[TASK PROMPT] Return only this: the line with "How great a distance" and all the lines that follow it below, through the final one, exactly as they are.
────────────────────
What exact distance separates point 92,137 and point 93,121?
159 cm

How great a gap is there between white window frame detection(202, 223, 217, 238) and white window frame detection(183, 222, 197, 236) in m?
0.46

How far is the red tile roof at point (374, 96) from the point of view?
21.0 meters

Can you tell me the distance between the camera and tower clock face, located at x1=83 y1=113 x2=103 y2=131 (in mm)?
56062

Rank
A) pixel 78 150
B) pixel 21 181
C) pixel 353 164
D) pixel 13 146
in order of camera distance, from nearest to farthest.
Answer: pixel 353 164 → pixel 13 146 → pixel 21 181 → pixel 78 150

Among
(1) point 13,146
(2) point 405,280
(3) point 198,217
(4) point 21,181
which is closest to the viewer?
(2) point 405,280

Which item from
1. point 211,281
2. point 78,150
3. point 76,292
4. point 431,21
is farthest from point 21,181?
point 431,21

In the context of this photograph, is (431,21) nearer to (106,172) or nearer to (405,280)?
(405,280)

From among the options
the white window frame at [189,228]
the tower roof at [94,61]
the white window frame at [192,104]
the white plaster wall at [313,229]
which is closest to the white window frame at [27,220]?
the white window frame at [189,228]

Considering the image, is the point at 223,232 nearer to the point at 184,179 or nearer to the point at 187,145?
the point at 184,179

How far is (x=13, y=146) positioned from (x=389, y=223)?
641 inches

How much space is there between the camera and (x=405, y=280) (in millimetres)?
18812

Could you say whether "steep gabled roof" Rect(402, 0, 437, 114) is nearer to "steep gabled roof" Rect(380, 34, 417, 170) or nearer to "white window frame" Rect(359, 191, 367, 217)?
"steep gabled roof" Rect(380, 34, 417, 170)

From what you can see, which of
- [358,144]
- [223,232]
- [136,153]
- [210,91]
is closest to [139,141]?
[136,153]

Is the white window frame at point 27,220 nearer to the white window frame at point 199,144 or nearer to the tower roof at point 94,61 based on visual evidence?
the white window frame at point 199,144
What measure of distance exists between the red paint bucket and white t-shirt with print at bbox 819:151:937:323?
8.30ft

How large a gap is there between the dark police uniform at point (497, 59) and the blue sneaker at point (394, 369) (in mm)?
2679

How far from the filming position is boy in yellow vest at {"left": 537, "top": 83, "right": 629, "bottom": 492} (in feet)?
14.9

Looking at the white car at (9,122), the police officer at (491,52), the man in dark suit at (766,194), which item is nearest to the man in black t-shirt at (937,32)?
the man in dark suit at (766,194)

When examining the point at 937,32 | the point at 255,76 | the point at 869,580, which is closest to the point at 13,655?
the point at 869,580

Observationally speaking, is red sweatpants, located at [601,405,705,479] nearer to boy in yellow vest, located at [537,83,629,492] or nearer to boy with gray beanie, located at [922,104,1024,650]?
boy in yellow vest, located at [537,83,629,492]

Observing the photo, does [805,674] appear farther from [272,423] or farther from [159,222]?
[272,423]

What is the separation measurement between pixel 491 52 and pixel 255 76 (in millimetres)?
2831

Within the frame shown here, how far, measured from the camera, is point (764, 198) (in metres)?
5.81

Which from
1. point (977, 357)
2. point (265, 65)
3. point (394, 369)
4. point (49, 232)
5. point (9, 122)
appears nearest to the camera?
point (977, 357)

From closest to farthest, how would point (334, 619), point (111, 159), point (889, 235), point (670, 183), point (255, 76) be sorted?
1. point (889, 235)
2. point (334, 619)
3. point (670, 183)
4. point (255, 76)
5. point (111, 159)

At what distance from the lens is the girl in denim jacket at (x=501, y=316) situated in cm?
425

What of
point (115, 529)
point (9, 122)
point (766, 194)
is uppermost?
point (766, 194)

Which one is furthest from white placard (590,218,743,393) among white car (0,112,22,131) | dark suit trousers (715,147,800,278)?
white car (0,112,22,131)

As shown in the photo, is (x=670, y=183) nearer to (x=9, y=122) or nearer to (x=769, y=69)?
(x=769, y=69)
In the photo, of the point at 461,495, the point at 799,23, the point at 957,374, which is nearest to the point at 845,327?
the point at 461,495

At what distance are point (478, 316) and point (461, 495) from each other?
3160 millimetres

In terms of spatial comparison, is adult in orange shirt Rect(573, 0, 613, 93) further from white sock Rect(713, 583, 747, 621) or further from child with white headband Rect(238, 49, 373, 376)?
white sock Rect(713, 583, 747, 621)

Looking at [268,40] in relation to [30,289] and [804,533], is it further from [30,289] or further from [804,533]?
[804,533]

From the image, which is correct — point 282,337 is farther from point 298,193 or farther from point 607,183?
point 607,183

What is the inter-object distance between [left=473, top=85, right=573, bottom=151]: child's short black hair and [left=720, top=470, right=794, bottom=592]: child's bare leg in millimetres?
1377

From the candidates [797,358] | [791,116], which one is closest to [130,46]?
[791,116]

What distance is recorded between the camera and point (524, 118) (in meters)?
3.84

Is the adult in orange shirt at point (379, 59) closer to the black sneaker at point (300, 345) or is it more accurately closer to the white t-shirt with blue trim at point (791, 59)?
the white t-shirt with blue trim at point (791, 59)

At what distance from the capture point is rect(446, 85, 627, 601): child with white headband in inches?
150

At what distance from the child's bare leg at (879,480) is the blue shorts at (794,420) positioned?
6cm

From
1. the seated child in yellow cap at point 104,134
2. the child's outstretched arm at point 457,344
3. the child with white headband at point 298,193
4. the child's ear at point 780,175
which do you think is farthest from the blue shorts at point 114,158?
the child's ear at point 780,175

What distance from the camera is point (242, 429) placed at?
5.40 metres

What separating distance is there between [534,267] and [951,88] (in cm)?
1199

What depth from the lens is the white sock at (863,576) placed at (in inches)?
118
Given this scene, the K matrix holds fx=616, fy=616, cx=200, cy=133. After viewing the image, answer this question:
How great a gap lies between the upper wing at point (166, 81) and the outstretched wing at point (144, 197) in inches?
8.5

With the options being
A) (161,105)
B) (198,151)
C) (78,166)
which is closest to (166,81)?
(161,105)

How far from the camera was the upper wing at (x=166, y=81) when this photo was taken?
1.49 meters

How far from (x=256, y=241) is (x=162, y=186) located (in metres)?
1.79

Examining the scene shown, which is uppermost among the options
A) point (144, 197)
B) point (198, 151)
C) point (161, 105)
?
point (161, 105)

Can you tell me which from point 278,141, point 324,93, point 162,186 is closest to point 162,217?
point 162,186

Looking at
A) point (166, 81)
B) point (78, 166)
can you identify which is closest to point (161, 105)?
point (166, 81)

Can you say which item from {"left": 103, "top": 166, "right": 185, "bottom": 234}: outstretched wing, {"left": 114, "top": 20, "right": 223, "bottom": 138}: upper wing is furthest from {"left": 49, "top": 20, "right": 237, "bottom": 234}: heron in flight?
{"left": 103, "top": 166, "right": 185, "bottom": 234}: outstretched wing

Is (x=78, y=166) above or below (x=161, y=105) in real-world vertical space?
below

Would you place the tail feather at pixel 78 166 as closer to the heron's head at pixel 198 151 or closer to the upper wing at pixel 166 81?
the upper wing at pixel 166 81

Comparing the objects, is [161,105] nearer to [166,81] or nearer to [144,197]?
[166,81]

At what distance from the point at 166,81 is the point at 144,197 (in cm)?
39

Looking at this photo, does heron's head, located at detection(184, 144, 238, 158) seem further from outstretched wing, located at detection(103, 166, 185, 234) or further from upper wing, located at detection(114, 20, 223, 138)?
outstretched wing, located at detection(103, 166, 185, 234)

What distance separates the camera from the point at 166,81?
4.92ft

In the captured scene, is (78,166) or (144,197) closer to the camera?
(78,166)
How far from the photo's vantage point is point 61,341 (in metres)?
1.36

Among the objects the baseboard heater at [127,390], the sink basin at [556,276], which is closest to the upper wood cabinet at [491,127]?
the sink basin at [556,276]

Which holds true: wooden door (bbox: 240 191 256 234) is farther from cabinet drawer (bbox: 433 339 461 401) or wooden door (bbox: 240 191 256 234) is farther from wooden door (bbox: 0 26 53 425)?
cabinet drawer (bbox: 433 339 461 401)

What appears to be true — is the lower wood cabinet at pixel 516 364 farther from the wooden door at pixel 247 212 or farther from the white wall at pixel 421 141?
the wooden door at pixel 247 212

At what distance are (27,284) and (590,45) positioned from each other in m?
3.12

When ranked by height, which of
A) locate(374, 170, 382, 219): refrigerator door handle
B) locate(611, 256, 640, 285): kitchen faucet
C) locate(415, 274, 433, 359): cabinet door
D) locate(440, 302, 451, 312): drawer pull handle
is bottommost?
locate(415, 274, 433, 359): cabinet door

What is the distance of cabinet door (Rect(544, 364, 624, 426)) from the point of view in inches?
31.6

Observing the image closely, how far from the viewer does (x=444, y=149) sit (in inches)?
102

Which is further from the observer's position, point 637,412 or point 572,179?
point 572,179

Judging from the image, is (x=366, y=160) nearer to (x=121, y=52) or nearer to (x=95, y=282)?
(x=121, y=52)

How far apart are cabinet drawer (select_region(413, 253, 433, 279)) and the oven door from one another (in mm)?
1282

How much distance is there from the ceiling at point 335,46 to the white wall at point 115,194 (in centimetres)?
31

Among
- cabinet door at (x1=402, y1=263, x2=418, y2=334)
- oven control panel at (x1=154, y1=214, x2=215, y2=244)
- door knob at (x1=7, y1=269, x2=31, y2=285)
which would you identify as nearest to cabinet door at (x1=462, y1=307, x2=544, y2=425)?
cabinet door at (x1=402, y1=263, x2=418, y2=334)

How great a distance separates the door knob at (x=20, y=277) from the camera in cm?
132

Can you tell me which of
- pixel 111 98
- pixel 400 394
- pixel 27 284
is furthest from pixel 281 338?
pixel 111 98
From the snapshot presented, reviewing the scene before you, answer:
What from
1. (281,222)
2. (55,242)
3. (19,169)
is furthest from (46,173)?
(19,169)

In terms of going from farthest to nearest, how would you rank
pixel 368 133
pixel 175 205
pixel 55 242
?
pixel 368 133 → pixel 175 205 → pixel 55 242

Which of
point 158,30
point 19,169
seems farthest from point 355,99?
────────────────────
[THE REPLY]
How great a distance separates the door knob at (x=20, y=277) from the camera in cm?
132

Can you tell me which of
- pixel 111 98
- pixel 400 394
- pixel 27 284
is furthest from pixel 281 338?
pixel 111 98
From the snapshot presented, reviewing the scene before you, answer:
What from
1. (281,222)
2. (55,242)
3. (19,169)
is furthest from (46,173)?
(19,169)

In terms of going from farthest to nearest, how would you rank
pixel 368 133
pixel 175 205
pixel 55 242
?
pixel 368 133 → pixel 175 205 → pixel 55 242

Which of
point 158,30
point 19,169
seems farthest from point 355,99?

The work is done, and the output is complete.